Definition Minimum advertised price (MAP)

In the economy, minimum prices are an instrument of state market regulation in which a certain price may not be undercut but may be overcut. Minimum prices are regarded as the lower (administered) price limit set by the state. The opposite is true of the maximum prices.

Definition MAP

The minimum price is a legally regulated price at which a good can at least be sold. The price may also be higher, but it may not be lower than the legal minimum price.
The minimum price is intended to prevent products from being sold at too low a price. While the maximum price is intended to support customers so that, for example, basic foodstuffs remain affordable for financially weaker households, the minimum price provides support for producers. This is particularly the case with dairy products and agriculture, so that farmers can maintain sufficient income for their work and therefore their products on the hard, international market.

However, as with the maximum price, the minimum price may also go nowhere. As an example, we turn again to the chocolate bar and assume that the equilibrium price is 2.50 euros. This means that suppliers and demand are in agreement at this price and the equilibrium quantity that can be determined as a result. Suppliers would like to sell at a higher price, but then demand decreases, and demanders would like to buy at a lower price, but then supply is missing.

If you now set a minimum price of two euros in this market situation, then you have created an ineffective legal minimum price, because customers are more willing to pay for the chocolate anyway. So the action was actually pointless. The situation is different if you set the minimum price at 2.80 euros. Because then the customers begin to rethink the purchase, while the offerers would like to sell more. It comes thus to the situation that at the market an offer surplus exists. Not every offer also finds a buyer.

Calculate the MAP

Knowing the minimum price also helps with discount campaigns. Some self-employed people set discount prices according to their feelings and wonder why the discount campaign went well, but in the end the account is in the red.

Since the contribution margin is actually intended for products and not for services, I have to adapt it to the service myself in the end. I would also like to say that this article is not necessarily intended for pupils and students who are currently studying the contribution margin in business administration. But for self-employed people who ask themselves the price question.

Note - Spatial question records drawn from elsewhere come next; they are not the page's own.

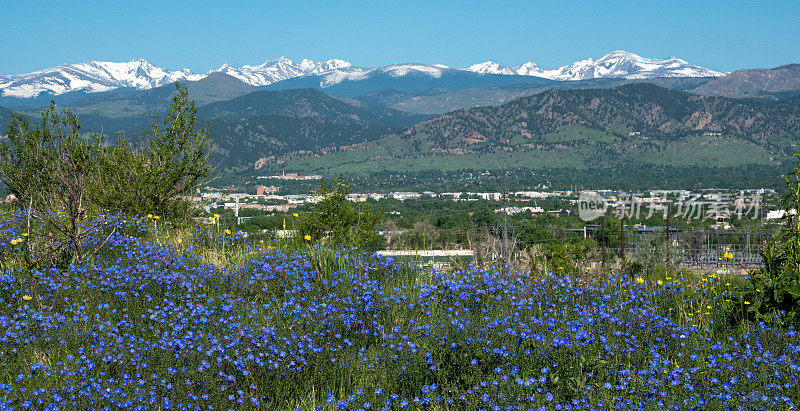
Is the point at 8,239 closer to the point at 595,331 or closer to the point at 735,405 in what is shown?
the point at 595,331

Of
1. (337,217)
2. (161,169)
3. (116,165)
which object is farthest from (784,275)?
(116,165)

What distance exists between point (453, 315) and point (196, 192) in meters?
9.37

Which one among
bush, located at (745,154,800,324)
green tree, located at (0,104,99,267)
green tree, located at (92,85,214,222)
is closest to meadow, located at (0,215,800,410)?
bush, located at (745,154,800,324)

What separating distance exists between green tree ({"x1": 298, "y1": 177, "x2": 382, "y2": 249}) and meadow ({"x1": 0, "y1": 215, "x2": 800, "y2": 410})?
4801mm

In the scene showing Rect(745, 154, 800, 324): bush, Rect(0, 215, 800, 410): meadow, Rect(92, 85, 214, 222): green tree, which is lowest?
Rect(0, 215, 800, 410): meadow

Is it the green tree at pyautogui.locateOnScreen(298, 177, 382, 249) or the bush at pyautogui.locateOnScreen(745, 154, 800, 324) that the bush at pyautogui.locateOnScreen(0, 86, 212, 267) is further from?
the bush at pyautogui.locateOnScreen(745, 154, 800, 324)

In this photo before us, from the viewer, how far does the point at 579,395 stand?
13.0 feet

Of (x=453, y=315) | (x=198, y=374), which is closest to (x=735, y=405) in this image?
(x=453, y=315)

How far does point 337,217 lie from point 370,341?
818 centimetres

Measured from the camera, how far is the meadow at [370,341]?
3.95m

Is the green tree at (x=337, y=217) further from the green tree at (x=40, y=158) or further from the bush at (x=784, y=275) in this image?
the bush at (x=784, y=275)

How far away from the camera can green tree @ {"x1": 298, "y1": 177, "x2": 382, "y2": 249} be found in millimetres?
11820

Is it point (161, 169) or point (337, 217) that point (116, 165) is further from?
point (337, 217)

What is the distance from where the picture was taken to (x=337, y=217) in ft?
43.5
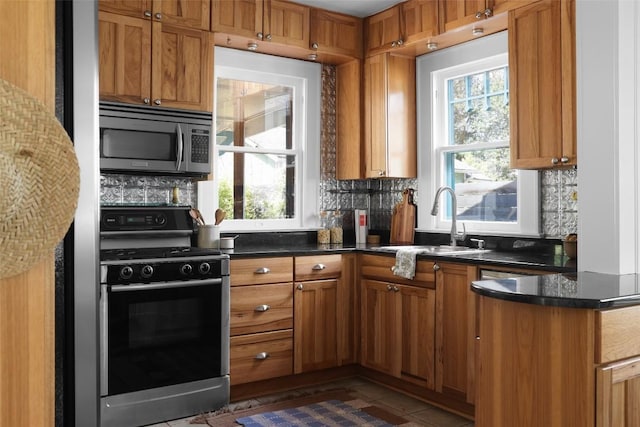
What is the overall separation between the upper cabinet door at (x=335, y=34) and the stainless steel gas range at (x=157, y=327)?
174cm

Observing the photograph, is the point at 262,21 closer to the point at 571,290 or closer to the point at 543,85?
the point at 543,85

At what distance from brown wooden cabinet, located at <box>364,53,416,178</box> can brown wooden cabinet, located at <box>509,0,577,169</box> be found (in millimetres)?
1098

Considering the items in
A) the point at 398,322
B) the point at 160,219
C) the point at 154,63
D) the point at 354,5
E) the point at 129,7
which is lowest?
the point at 398,322

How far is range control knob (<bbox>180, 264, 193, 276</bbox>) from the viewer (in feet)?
11.0

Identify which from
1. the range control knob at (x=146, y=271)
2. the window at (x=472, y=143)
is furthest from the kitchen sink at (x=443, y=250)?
the range control knob at (x=146, y=271)

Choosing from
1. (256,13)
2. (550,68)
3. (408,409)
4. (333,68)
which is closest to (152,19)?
(256,13)

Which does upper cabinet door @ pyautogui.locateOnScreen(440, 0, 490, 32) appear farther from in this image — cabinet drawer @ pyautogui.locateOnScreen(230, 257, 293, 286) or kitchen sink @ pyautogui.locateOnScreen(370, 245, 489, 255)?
cabinet drawer @ pyautogui.locateOnScreen(230, 257, 293, 286)

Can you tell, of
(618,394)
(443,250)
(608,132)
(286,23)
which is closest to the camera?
(618,394)

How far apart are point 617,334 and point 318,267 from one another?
2145 millimetres

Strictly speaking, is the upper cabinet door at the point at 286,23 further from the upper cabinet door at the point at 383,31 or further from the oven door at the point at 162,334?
the oven door at the point at 162,334

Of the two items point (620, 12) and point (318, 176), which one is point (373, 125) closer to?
point (318, 176)

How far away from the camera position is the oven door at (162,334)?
3158 millimetres

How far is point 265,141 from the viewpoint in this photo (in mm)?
4492

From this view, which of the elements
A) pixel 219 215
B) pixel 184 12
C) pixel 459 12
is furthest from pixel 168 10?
pixel 459 12
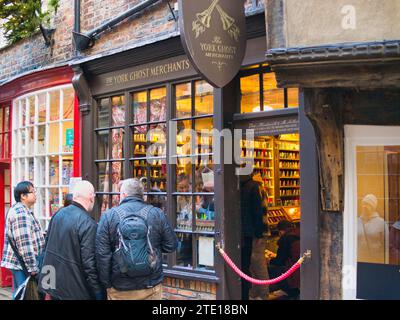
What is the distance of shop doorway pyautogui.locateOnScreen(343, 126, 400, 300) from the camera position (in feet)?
17.4

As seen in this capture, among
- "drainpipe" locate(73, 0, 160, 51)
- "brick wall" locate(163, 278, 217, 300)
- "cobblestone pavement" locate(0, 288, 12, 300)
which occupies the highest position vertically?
"drainpipe" locate(73, 0, 160, 51)

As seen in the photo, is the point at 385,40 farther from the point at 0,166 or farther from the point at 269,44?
the point at 0,166

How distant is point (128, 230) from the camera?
484cm

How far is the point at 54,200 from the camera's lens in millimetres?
9414

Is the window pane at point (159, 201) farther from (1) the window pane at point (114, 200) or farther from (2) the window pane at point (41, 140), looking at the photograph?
(2) the window pane at point (41, 140)

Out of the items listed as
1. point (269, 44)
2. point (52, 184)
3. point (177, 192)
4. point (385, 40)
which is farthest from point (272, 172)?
point (385, 40)

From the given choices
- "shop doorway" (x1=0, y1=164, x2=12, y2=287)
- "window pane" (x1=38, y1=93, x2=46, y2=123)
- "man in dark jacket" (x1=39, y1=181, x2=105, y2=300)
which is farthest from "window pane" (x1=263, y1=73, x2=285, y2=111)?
"shop doorway" (x1=0, y1=164, x2=12, y2=287)

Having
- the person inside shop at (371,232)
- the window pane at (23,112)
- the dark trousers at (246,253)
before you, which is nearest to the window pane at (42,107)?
the window pane at (23,112)

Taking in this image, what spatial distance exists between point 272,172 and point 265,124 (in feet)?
10.4

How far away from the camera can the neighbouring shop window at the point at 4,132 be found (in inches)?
428

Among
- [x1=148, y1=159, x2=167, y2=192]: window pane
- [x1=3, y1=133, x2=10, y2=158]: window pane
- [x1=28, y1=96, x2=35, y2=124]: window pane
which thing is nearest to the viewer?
[x1=148, y1=159, x2=167, y2=192]: window pane

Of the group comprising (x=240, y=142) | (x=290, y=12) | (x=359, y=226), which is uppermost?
(x=290, y=12)

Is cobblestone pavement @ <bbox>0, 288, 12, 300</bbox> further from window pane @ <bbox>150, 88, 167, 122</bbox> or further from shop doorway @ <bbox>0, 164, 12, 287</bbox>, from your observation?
window pane @ <bbox>150, 88, 167, 122</bbox>

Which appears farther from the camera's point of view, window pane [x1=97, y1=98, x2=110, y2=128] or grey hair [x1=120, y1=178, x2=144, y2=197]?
window pane [x1=97, y1=98, x2=110, y2=128]
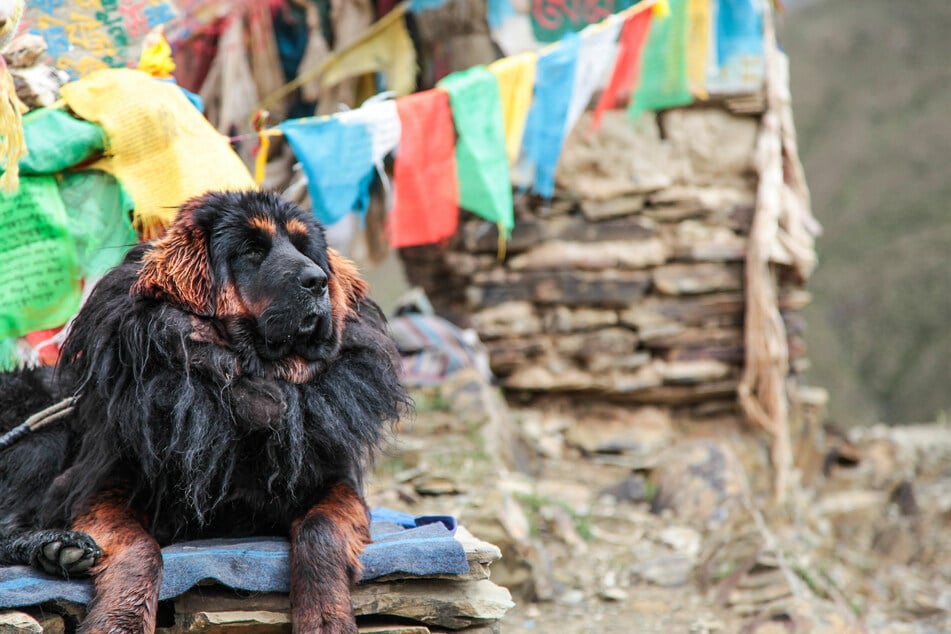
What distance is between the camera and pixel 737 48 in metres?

The formula of the contribution margin per unit of measure (db) is quite simple:

Contribution Margin per Unit of Measure (db) = Sales Revenue per Unit – Variable Unit Costs

Calculation of MAP

Suppose you own a pizzeria and (to keep the example simple) sell only Pizza Margherita. The standard price on the menu is 3,95 $. Unless otherwise stated, all prices in the example are net prices. Also to keep it simple.

Your variable costs per pizza are as follows:

Dough: 0,35 $
Cheese: 0,25 $
sauce: 0,15 $
Packaging: 0,15 $
Spices: 0,05 $
Adding up your variable unit costs is therefore 0.95 $. Your contribution margin (per quantity unit) is: 3,95 $ – 0,95 $ = 3,00 $. This would be the amount you would theoretically earn on each pizza if there weren’t other costs like the fixed and personnel costs.